Of course, what matters is not whether the show has a homosexual subtext, but what it is trying to do with it. As Benshoff points out, the association between homosexuality and the monster is a very double-edged sword that has some very real pleasures and some very real problems. But I will leave it to you to read his work, which I strongly recommend. Instead, I want to suggest that the search for homosexual subtexts can also cut both ways. Just as much as there are serious attempts to explore the meanings of homosexuality (such as Benshoff), there are also numerous attempts to simply ridicule others as ‘sooo gay!’ In other words, the search for, and identification of, subtexts can either be used to undermine or reinforce notions of ‘normal’ masculinity – whatever that is!

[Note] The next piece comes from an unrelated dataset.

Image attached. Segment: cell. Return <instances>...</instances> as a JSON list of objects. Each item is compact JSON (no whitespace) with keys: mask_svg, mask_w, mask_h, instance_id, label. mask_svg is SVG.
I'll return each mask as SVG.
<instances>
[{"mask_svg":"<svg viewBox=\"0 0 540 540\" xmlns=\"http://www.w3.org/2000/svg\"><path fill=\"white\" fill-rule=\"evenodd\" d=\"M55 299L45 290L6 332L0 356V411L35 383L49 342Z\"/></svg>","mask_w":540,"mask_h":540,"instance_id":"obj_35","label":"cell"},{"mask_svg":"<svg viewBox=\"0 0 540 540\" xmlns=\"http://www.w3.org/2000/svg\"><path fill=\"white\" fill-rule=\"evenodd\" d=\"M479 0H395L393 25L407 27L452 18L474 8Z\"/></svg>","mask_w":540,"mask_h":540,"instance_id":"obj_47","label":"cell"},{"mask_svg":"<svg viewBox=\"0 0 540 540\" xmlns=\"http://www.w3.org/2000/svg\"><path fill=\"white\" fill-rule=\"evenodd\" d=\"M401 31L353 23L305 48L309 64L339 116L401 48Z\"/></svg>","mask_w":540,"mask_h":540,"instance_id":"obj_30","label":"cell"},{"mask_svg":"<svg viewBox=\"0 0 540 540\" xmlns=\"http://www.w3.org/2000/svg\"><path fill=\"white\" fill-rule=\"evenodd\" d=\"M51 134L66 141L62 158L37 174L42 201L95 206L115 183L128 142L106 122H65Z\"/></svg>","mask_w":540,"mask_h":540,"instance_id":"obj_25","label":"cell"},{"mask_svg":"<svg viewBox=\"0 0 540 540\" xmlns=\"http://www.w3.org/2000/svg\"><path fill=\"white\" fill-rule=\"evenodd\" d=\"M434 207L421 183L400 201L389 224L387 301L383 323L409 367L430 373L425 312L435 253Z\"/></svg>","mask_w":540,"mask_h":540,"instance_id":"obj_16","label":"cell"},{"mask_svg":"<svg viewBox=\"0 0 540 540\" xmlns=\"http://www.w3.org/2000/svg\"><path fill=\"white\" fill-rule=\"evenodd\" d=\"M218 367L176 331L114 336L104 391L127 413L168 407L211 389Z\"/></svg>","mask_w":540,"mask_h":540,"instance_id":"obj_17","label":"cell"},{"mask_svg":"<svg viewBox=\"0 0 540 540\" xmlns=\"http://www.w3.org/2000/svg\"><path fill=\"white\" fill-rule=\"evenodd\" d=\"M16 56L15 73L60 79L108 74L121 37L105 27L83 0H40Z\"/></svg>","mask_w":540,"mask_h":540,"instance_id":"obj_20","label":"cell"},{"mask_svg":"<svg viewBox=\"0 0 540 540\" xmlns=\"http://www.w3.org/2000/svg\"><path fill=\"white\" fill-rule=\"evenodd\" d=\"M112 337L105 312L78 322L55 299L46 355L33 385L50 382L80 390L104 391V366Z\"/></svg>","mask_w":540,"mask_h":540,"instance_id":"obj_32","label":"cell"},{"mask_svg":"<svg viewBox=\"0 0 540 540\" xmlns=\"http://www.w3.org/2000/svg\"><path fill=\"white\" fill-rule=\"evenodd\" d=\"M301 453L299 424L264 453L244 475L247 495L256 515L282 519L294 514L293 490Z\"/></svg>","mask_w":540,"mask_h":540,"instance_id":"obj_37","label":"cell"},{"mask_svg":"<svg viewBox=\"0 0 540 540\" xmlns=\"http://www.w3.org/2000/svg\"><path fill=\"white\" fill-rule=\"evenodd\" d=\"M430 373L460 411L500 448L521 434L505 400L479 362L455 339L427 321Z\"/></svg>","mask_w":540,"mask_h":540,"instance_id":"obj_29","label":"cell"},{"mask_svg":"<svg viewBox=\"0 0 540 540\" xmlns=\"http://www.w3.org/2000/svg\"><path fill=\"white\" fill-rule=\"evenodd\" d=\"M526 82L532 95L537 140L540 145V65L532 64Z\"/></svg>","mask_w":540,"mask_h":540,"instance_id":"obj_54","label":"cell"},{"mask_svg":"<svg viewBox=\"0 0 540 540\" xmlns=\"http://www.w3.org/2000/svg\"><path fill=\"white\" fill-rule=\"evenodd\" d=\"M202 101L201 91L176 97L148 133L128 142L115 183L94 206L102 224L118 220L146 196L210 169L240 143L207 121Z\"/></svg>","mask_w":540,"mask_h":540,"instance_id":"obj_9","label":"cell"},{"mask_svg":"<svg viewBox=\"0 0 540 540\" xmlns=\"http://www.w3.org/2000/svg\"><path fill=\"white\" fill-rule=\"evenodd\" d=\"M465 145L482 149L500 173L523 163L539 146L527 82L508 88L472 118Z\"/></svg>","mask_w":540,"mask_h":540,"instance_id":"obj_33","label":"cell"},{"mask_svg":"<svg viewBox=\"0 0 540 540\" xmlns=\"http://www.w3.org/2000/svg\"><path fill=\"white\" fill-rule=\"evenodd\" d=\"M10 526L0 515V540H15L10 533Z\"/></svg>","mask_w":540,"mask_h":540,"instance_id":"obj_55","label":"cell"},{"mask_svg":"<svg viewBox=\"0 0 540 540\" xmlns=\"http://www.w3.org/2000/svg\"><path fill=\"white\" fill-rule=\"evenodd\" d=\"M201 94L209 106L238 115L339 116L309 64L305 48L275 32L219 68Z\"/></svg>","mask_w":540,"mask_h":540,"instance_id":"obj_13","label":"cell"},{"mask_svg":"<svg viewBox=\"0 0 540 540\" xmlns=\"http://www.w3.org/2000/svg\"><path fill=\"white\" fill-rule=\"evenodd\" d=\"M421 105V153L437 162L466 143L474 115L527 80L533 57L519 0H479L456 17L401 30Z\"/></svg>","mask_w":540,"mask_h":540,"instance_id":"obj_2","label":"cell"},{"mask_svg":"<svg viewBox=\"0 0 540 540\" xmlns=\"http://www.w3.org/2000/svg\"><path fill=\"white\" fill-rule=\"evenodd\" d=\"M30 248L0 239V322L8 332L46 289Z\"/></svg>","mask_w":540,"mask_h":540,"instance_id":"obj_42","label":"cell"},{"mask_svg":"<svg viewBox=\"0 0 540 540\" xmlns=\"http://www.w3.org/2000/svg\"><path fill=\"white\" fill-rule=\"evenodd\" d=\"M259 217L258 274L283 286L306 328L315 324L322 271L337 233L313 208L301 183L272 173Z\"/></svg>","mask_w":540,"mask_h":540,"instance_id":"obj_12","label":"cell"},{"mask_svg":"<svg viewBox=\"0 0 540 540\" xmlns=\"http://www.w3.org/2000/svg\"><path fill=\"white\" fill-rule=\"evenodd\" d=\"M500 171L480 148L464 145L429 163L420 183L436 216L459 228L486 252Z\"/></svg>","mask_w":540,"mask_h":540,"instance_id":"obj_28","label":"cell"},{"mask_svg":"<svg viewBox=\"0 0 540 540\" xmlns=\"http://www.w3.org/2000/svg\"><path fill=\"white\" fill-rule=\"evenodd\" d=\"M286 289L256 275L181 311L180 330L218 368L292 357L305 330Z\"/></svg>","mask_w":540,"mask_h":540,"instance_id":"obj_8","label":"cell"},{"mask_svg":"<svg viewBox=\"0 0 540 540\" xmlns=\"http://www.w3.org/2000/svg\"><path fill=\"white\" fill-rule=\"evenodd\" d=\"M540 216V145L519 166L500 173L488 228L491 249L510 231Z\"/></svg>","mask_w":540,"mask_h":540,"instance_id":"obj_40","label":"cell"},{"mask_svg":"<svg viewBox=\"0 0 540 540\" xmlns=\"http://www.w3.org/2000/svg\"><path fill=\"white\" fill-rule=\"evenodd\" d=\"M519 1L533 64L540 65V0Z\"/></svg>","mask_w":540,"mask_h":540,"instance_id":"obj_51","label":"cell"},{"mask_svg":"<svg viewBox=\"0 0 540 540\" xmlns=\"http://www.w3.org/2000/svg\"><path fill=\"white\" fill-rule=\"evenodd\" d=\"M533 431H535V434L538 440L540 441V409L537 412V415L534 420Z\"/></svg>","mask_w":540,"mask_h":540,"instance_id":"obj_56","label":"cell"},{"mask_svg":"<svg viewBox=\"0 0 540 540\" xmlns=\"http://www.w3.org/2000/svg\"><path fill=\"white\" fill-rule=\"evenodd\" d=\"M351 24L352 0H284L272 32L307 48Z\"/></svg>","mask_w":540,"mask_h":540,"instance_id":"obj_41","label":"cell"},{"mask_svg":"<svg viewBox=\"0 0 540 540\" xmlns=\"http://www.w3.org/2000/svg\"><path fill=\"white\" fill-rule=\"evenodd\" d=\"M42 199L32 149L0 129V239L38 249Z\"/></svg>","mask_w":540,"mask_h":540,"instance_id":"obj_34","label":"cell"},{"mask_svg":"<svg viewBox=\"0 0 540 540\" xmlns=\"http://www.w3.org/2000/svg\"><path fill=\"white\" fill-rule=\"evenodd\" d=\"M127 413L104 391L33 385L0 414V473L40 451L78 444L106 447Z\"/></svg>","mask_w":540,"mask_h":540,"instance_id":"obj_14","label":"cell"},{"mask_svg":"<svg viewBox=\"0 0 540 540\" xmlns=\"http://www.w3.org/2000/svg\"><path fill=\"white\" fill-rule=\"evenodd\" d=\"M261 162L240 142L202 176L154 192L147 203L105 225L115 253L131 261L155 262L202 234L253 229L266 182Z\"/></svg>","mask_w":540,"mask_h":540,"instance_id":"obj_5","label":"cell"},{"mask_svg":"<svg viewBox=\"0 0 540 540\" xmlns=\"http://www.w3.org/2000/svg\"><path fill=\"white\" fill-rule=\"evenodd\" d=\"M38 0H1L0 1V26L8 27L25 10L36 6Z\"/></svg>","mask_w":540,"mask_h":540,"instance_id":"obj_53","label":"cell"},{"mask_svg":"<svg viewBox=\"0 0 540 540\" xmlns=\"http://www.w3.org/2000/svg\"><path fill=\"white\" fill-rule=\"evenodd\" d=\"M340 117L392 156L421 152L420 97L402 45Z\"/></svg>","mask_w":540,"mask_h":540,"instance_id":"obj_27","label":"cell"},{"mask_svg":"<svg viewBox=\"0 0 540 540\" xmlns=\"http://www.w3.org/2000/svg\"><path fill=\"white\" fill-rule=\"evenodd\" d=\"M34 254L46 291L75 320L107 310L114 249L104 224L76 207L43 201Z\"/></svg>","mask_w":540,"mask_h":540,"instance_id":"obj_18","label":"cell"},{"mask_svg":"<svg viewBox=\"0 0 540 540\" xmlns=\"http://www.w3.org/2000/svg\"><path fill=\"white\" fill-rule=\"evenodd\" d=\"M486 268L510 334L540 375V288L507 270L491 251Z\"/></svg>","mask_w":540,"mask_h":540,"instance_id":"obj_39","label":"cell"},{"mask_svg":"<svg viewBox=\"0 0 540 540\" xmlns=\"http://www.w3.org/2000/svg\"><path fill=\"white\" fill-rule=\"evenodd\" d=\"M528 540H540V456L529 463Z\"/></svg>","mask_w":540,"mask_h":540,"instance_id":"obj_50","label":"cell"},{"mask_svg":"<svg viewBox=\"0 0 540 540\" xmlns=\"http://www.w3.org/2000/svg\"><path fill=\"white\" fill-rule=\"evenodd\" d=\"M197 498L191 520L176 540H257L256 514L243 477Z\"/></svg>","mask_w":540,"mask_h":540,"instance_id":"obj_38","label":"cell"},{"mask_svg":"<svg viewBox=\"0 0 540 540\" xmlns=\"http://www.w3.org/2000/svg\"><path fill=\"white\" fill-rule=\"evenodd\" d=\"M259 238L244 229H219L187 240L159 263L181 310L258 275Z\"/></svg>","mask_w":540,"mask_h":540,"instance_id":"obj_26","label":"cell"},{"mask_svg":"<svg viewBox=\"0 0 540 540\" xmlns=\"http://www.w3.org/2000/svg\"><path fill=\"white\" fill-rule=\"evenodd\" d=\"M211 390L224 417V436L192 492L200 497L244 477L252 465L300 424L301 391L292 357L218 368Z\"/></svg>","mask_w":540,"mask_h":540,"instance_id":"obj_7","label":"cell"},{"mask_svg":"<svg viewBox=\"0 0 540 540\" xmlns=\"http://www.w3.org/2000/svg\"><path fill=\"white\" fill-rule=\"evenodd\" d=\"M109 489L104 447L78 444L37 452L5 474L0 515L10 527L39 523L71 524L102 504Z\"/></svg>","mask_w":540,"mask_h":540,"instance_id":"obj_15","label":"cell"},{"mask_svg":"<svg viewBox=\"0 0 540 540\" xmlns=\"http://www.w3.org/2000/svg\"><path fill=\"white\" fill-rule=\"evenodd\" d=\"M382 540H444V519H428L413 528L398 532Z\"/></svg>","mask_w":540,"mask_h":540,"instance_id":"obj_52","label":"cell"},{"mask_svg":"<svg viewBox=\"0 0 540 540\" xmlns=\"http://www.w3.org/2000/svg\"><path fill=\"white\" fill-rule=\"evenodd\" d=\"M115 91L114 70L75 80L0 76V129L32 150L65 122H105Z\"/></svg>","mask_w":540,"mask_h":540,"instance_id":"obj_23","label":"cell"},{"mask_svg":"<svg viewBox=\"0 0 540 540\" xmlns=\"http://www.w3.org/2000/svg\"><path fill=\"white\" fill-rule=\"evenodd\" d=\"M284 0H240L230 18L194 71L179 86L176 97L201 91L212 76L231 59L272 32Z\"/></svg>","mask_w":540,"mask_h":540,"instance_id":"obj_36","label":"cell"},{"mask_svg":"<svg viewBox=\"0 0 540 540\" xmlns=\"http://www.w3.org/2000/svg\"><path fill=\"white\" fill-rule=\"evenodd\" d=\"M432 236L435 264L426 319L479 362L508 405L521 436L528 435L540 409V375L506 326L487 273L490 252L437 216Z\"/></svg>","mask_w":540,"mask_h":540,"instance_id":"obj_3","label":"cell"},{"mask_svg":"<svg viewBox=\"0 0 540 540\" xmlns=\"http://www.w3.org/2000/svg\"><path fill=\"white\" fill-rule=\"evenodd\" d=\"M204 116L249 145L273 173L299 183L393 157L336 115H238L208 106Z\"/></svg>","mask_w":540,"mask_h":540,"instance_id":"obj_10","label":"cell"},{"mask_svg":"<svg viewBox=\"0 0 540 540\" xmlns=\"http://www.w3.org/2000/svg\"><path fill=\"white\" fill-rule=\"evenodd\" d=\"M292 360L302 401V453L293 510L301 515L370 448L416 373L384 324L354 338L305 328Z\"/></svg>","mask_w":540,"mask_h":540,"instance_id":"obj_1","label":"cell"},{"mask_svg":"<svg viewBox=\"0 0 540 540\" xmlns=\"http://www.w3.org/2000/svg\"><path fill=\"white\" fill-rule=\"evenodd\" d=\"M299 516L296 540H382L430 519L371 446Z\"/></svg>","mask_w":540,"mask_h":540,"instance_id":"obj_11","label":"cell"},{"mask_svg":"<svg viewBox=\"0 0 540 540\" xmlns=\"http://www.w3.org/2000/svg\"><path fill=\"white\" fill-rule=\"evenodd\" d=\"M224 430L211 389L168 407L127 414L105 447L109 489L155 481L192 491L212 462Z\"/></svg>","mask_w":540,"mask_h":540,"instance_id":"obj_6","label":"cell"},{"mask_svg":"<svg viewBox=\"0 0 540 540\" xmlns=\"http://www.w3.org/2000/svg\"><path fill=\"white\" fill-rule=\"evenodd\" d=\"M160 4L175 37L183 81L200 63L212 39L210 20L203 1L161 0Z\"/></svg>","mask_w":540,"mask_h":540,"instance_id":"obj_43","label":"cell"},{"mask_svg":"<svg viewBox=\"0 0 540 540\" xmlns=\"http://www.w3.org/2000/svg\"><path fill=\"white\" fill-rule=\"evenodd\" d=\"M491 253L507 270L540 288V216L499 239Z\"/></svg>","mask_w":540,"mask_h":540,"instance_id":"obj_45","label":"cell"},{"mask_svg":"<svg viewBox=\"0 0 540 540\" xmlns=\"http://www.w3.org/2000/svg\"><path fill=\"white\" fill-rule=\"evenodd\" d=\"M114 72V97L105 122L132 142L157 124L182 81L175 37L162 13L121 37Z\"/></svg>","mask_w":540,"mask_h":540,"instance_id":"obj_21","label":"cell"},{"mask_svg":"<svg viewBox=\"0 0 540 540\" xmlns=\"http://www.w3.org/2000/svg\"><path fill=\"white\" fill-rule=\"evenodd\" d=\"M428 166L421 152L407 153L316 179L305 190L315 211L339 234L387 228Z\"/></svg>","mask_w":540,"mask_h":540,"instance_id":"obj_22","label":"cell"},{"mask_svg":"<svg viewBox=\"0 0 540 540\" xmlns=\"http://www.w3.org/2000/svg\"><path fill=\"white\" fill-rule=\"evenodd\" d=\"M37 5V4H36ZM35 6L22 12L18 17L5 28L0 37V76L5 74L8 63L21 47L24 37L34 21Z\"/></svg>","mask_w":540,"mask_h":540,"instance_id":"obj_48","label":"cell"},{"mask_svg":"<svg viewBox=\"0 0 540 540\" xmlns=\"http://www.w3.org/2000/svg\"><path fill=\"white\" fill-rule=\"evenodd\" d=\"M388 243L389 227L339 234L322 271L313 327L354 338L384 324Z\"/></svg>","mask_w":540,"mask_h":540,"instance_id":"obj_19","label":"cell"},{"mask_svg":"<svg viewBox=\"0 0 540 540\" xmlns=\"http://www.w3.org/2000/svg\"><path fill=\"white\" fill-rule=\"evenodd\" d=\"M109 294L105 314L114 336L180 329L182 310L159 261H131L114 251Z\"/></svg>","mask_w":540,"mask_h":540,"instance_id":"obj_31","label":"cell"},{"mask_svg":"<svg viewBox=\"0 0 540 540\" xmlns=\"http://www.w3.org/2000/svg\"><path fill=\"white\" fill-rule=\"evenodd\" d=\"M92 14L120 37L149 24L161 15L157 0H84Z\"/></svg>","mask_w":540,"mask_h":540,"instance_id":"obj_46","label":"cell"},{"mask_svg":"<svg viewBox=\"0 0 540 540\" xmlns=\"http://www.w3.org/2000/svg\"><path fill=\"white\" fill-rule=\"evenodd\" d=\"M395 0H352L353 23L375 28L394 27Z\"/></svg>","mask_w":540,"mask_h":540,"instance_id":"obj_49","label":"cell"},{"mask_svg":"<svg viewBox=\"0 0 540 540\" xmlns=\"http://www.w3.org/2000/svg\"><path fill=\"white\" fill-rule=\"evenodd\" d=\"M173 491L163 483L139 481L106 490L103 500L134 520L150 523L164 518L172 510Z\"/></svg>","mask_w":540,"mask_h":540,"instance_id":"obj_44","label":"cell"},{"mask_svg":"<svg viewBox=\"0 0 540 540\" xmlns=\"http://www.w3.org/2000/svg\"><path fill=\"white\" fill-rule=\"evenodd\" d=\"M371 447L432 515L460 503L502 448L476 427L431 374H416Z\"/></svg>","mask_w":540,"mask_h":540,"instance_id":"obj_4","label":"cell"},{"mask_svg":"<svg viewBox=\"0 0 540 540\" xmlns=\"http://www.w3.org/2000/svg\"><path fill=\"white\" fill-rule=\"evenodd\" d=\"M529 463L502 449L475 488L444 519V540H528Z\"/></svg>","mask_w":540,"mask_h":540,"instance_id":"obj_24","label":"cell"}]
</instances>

So what is Teen Wolf doing? At one level, it seems to be clearly working towards the establishment of the heterosexual couple, but that is hardly a surprise and may be little more than a narrative of convenience – a pretext that allows the show to play with lots of other material. On another level, the show is also associated with Russell Mulcahy, whose films have long been an exercise in high camp. For example, he directed Highlander, Ricochet, The Shadow, and was even the director of Rambo III before being replaced by Peter MacDonald due to ‘creative differences’. In television, he has also have a variety of credits, most notably (in this context) four episodes of Queer as Folk: USA.

But what does the association with Mulcahy really prove? While the search for homosexual subtexts can be a fascinating game, it is actually very difficult to decide what these subtext actually mean; and part of the reason is that it is often unclear whether these subtexts are supposed to be conscious or not. Sometimes the implication is that they are clearly not consciously intended but rather work at a subconscious (if not unconscious) level; but, others times, the implication is that they are conscious – that filmmakers are secretly smuggling materials into programming below the radar.

Of course, the interest of generic materials is often precisely due to their undecidability. Shows that use horror materials as a metaphor for something else can often be too conscious or obvious; and finally end up being bad metaphors and/or boring horror stories. While those that remain more ambiguous often end up being more telling and more fascinating. In horror, the fascination is often in the ambivalence – Dracula is neither straightforwardly attractive nor repulsive; and much the same is true of the Frankenstein monster.

Returning to Teen Wolf, given that its homosexual subtexts seem so overt that they barely seem to be subtexts at all, another question is also posed: is the homosexual subtext actually a subtext (material that is subconscious or secretly smuggled in below the radar), or is it actually consciously and explicitly aimed at specific markets. The whole thing has the feel of a joke that we are all expected to ‘get’ (or at least a significant number of us are expected to get). In other words, the makers do not seem to be taking the subtext very seriously but rather treating it as ‘camp’.

None of which tells you whether Teen Wolf is actually any good. For my part, I certainly found it to be fun, in a junk food sort of a way; and I am vaguely looking forward to the second season … I am not holding my breath or anything; but I will certainly give it a chance – if only to see if the subtexts are going anywhere.